Hunter Biden asked the judge presiding over his criminal gun charge case to subpoena former President Donald Trump and top officials in his Justice Department, arguing that the investigation into him was the direct result of “incessant, improper, and partisan pressure” from Trump and his allies.
The court filing Wednesday asks Judge U.S. District Judge Maryellen Noreika, a Trump nominee, to issue subpoenas to Trump, former Attorney General Bill Barr, former acting Deputy Attorney General Richard Donoghue, and former acting Attorney General Jeffrey Rosen.
“Mr. Biden seeks specific information from three former DOJ officials and the former President that goes to the heart of his defense that this is, possibly, a vindictive or selective prosecution arising from an unrelenting pressure campaign beginning in the last administration, in violation of Mr. Biden’s Fifth Amendment rights under the Constitution,” the filing said.

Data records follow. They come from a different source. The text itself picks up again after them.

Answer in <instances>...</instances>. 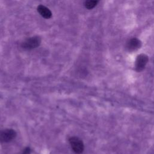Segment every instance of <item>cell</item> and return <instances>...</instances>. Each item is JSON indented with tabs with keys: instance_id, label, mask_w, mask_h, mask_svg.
Listing matches in <instances>:
<instances>
[{
	"instance_id": "obj_8",
	"label": "cell",
	"mask_w": 154,
	"mask_h": 154,
	"mask_svg": "<svg viewBox=\"0 0 154 154\" xmlns=\"http://www.w3.org/2000/svg\"><path fill=\"white\" fill-rule=\"evenodd\" d=\"M30 152H31L30 148L29 147H26L24 149V150L23 151L22 154H30Z\"/></svg>"
},
{
	"instance_id": "obj_3",
	"label": "cell",
	"mask_w": 154,
	"mask_h": 154,
	"mask_svg": "<svg viewBox=\"0 0 154 154\" xmlns=\"http://www.w3.org/2000/svg\"><path fill=\"white\" fill-rule=\"evenodd\" d=\"M16 136V132L12 129H7L0 131V141L7 143L13 140Z\"/></svg>"
},
{
	"instance_id": "obj_4",
	"label": "cell",
	"mask_w": 154,
	"mask_h": 154,
	"mask_svg": "<svg viewBox=\"0 0 154 154\" xmlns=\"http://www.w3.org/2000/svg\"><path fill=\"white\" fill-rule=\"evenodd\" d=\"M141 45V41L137 38H132L128 40L126 44V48L130 51H135L140 48Z\"/></svg>"
},
{
	"instance_id": "obj_5",
	"label": "cell",
	"mask_w": 154,
	"mask_h": 154,
	"mask_svg": "<svg viewBox=\"0 0 154 154\" xmlns=\"http://www.w3.org/2000/svg\"><path fill=\"white\" fill-rule=\"evenodd\" d=\"M38 13L41 15L44 19H49L52 17V13L51 11L46 6L43 5H39L37 8Z\"/></svg>"
},
{
	"instance_id": "obj_2",
	"label": "cell",
	"mask_w": 154,
	"mask_h": 154,
	"mask_svg": "<svg viewBox=\"0 0 154 154\" xmlns=\"http://www.w3.org/2000/svg\"><path fill=\"white\" fill-rule=\"evenodd\" d=\"M69 143L73 151L76 154L82 153L84 146L82 141L76 137H72L69 138Z\"/></svg>"
},
{
	"instance_id": "obj_6",
	"label": "cell",
	"mask_w": 154,
	"mask_h": 154,
	"mask_svg": "<svg viewBox=\"0 0 154 154\" xmlns=\"http://www.w3.org/2000/svg\"><path fill=\"white\" fill-rule=\"evenodd\" d=\"M148 61L147 57L144 54L140 55L136 60V67L137 69H142L146 64Z\"/></svg>"
},
{
	"instance_id": "obj_1",
	"label": "cell",
	"mask_w": 154,
	"mask_h": 154,
	"mask_svg": "<svg viewBox=\"0 0 154 154\" xmlns=\"http://www.w3.org/2000/svg\"><path fill=\"white\" fill-rule=\"evenodd\" d=\"M41 38L38 35H34L32 37L26 38L21 45L22 48L27 50H31L37 48L41 43Z\"/></svg>"
},
{
	"instance_id": "obj_7",
	"label": "cell",
	"mask_w": 154,
	"mask_h": 154,
	"mask_svg": "<svg viewBox=\"0 0 154 154\" xmlns=\"http://www.w3.org/2000/svg\"><path fill=\"white\" fill-rule=\"evenodd\" d=\"M100 0H85L84 5L88 10H91L94 8L99 3Z\"/></svg>"
}]
</instances>
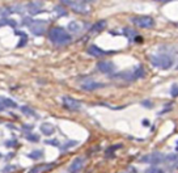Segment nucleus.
I'll return each instance as SVG.
<instances>
[{
    "label": "nucleus",
    "mask_w": 178,
    "mask_h": 173,
    "mask_svg": "<svg viewBox=\"0 0 178 173\" xmlns=\"http://www.w3.org/2000/svg\"><path fill=\"white\" fill-rule=\"evenodd\" d=\"M143 125L147 126V125H149V122H148V121H143Z\"/></svg>",
    "instance_id": "obj_41"
},
{
    "label": "nucleus",
    "mask_w": 178,
    "mask_h": 173,
    "mask_svg": "<svg viewBox=\"0 0 178 173\" xmlns=\"http://www.w3.org/2000/svg\"><path fill=\"white\" fill-rule=\"evenodd\" d=\"M177 149H178V148H177Z\"/></svg>",
    "instance_id": "obj_43"
},
{
    "label": "nucleus",
    "mask_w": 178,
    "mask_h": 173,
    "mask_svg": "<svg viewBox=\"0 0 178 173\" xmlns=\"http://www.w3.org/2000/svg\"><path fill=\"white\" fill-rule=\"evenodd\" d=\"M106 21L105 20H101L98 21V22H96V24L93 25L92 28H90V33H99V32H102L105 28H106Z\"/></svg>",
    "instance_id": "obj_16"
},
{
    "label": "nucleus",
    "mask_w": 178,
    "mask_h": 173,
    "mask_svg": "<svg viewBox=\"0 0 178 173\" xmlns=\"http://www.w3.org/2000/svg\"><path fill=\"white\" fill-rule=\"evenodd\" d=\"M85 164V159L84 157H76L73 161L71 163L68 168V173H79L82 169V166Z\"/></svg>",
    "instance_id": "obj_8"
},
{
    "label": "nucleus",
    "mask_w": 178,
    "mask_h": 173,
    "mask_svg": "<svg viewBox=\"0 0 178 173\" xmlns=\"http://www.w3.org/2000/svg\"><path fill=\"white\" fill-rule=\"evenodd\" d=\"M60 3H63L64 5H67V7H69L72 11H75V12H77V13L85 14L86 12H88V5H86V3H88V1H76V0H63V1H60Z\"/></svg>",
    "instance_id": "obj_3"
},
{
    "label": "nucleus",
    "mask_w": 178,
    "mask_h": 173,
    "mask_svg": "<svg viewBox=\"0 0 178 173\" xmlns=\"http://www.w3.org/2000/svg\"><path fill=\"white\" fill-rule=\"evenodd\" d=\"M122 147V144H114V146L109 147V148L106 149V156H111V153H114V151H115L116 148H120Z\"/></svg>",
    "instance_id": "obj_27"
},
{
    "label": "nucleus",
    "mask_w": 178,
    "mask_h": 173,
    "mask_svg": "<svg viewBox=\"0 0 178 173\" xmlns=\"http://www.w3.org/2000/svg\"><path fill=\"white\" fill-rule=\"evenodd\" d=\"M86 51H88L89 55H92V57L94 58H101V57H105V55L107 54L105 50H102V49H99L97 45H90L88 49H86Z\"/></svg>",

Hunter Biden, the son of President Joe Biden, was indicted in September on three counts tied to possession of a gun while using narcotics. Two of the counts accuse him of having completed a form indicating he was not using illegal drugs when he bought a Colt Cobra revolver in Oct. 2018, and the third alleges he possessed a firearm while using a narcotic. Two of the counts carry a maximum prison sentence of 10 years, while the third has a maximum of five years.
Hunter Biden’s lawyers have maintained the charges are unfair because prosecutors agreed to a plea deal earlier this year that would have had a gun charge using the same facts dropped if he stayed out of trouble for a period of two years. Prosecutors had also agreed to recommend a sentence of probation in return for a guilty plea on misdemeanor tax charges. The deal was scuttled after Noreika raised questions about some of the provisions in the agreements.
The filing maintains the decision to bring harsher charges was political, as was the underlying investigation itself.
In the lead up to the 2020 election, IRS case files show certain investigative decisions were made ‘as a result of guidance provided’ by, among others, ‘the Deputy Attorney General’s office,’” the filing said.
It also points to a passage from Barr’s recent book where he said Trump called him in October 2020 asking about the status of the probe into Joe Biden’s son. Barr wrote that he responded, “Dammit, Mr. President, I am not going to talk to you about Hunter Biden. Period!”
“These confirmations of communications give more than a mere appearance that President Trump improperly and unrelentingly pressured DOJ to pursue an investigation and prosecution of Mr. Biden to advance President Trump’s partisan ambitions,” said the filing by Hunter Biden’s attorney Abbe Lowell.
It also notes the pressure from House Republicans on special counsel David Weiss, who the GOP argued was taking it easy on Hunter Biden by offering him a plea deal to end the yearslong tax and gun charges probe.
Lowell said that pressure “culminated in Special Counsel Weiss’s then changing course and bringing this Indictment on September 14 against Mr. Biden, charging three felony counts for the same gun and same facts that just a few months prior Mr. Weiss had agreed to divert under a pre-trial diversion agreement.”
The proposed subpoenas would call for the four to turn over all “documents and records (personal or official platforms) reflecting communications” during the Trump administration “relating to or discussing any formal or informal investigation or prosecution of Hunter Biden, including, but not limited to, any decision, referral, or request to investigate or not investigate or charge or not charge Hunter Biden.”
Hunter Biden pleaded not guilty to the gun charges in October. Weiss has indicated in court filings that he plans on bringing tax charges against him as well.
NBC News has reached out to the special counsel’s office and Trump’s campaign for comment.